Right now, the aspiring 2024 hosts are racing toward an October deadline to submit briefs to the IOC covering governance, legal issues, and financing—the meat and potatoes of an Olympic bid. Until then, we have only their initial bid books to go on. So, who’s in pole position right now?

Los Angeles, as I’ve written before, considers itself the professional Olympic host. It would be the only city besides London to have hosted three times, and its planners have promised a low-cost bid with an emphasis on existing, repurposed, and temporary infrastructure. (That’s a trend common to all four bids, actually.) It’s a huge city, with flexible infrastructure that can easily be repurposed for mega-events.

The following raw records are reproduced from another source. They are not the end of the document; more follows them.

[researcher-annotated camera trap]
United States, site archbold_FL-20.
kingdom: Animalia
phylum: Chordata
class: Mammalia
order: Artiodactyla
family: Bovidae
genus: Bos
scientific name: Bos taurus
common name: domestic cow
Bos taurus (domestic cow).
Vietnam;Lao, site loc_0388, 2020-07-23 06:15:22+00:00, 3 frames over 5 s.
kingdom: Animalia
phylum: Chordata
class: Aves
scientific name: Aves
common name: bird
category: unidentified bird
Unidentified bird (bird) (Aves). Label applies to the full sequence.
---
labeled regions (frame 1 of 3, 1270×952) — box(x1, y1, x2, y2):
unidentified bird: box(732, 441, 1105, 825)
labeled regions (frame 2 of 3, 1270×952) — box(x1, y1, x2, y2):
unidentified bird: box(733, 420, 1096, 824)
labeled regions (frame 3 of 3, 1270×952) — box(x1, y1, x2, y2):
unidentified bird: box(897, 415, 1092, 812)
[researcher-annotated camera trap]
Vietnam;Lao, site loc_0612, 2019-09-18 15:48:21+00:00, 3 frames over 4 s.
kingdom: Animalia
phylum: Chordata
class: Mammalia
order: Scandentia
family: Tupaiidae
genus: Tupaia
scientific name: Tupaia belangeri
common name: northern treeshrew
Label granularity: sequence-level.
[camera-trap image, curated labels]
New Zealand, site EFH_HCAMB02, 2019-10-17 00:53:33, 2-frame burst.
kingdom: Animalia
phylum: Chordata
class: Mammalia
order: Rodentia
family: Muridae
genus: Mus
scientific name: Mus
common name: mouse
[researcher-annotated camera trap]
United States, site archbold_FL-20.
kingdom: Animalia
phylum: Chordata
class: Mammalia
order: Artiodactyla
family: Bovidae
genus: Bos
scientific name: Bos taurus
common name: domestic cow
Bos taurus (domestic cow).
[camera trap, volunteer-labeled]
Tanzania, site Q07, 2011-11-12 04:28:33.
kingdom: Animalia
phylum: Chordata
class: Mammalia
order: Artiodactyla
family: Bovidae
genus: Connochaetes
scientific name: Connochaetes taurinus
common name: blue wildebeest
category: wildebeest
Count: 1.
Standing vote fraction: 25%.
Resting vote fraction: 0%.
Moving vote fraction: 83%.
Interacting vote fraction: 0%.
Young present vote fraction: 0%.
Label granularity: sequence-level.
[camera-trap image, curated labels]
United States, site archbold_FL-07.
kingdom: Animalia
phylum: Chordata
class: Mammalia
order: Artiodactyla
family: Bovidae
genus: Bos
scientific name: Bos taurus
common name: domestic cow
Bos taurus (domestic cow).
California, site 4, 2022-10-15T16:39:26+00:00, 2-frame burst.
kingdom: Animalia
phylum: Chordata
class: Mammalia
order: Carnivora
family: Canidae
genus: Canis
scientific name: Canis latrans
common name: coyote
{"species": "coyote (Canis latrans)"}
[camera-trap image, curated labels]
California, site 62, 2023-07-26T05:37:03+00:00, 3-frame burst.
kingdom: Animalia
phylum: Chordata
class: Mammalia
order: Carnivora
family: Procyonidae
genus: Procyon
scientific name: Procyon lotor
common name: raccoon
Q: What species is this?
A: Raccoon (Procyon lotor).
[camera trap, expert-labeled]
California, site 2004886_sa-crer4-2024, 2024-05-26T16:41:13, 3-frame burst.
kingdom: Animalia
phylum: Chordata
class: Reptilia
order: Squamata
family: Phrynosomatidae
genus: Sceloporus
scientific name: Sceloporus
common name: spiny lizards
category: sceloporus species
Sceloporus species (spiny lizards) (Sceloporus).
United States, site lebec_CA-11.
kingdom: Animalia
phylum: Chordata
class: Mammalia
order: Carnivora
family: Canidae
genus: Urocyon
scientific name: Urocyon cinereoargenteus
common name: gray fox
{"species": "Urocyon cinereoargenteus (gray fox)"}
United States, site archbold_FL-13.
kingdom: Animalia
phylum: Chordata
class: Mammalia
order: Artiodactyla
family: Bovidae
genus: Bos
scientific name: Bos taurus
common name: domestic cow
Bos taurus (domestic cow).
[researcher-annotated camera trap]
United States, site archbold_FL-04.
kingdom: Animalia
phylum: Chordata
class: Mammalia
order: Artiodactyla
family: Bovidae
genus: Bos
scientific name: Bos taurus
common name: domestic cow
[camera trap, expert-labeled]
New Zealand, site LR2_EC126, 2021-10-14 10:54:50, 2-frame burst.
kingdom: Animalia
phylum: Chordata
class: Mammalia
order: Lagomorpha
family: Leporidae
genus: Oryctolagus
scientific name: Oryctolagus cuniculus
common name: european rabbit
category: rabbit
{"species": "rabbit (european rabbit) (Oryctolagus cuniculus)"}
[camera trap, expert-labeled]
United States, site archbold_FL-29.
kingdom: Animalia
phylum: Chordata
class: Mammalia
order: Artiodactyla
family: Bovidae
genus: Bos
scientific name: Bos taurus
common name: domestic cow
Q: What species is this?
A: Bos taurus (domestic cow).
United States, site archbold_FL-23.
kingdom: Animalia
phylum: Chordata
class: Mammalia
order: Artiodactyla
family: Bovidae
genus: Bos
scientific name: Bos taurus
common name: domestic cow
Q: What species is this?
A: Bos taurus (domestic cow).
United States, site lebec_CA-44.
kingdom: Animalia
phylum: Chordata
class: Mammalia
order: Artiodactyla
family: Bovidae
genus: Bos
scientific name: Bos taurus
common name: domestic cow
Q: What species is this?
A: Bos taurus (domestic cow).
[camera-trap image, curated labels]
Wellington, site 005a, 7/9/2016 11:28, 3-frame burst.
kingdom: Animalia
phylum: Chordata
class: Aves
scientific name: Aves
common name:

It’s a safe pick for the games—if not a thrilling one.

Paris, even more than Los Angeles, has been on a spree of gigantic infrastructure investments and civic reinvention. Planners see the games as a high-profile way to boost the “Grand Paris” project, which is focused on integrating peripheral communities into Paris proper. Like Los Angeles, it promises a games predicated on reuse and temporary structures, though with a little more flash: The bid proposes a beach volleyball court in front of the Eiffel Tower and equestrian events at the Palace of Versailles. Like L.A., it’s a city that can handle big events. Like L.A., it comes with a global brand attached.

Budapest is the dark horse here. Tiny Hungary has about the population of metropolitan Paris or L.A., and fittingly, the Budapest bid is promoted as a national one with events across the country (and with state funding). (The Los Angeles Games would be entirely self-contained; Paris would make the soccer competition national and hold the sailing races in the port of Marseille.) The city and country have more to gain from the signal boost than any of the competitors. Budapest is the only one of the four cities that hasn’t hosted the competition, so its selection would score a point for the IOC’s goal of geographic diversity—and give those famously gloomy Hungarians something to get excited about.

Finally, there’s Rome, which elected a maverick mayoral candidate in Virginia Raggi a couple months ago. As recently as June, Raggi was saying the Olympics were not a priority for Rome, citing concerns about debt. She has since moderated that position, but anything other than a full-throated endorsement would probably doom the bid with the IOC, which likes to see undivided support from the hosts. (Boston and Hamburg both backed out earlier in this cycle, after popular opposition campaigns.)

That might be especially important here, since the Roman bid is inscrutably obsessed with offering visitors a nice “Italian welcome”—the phrase appears nine times in the bid.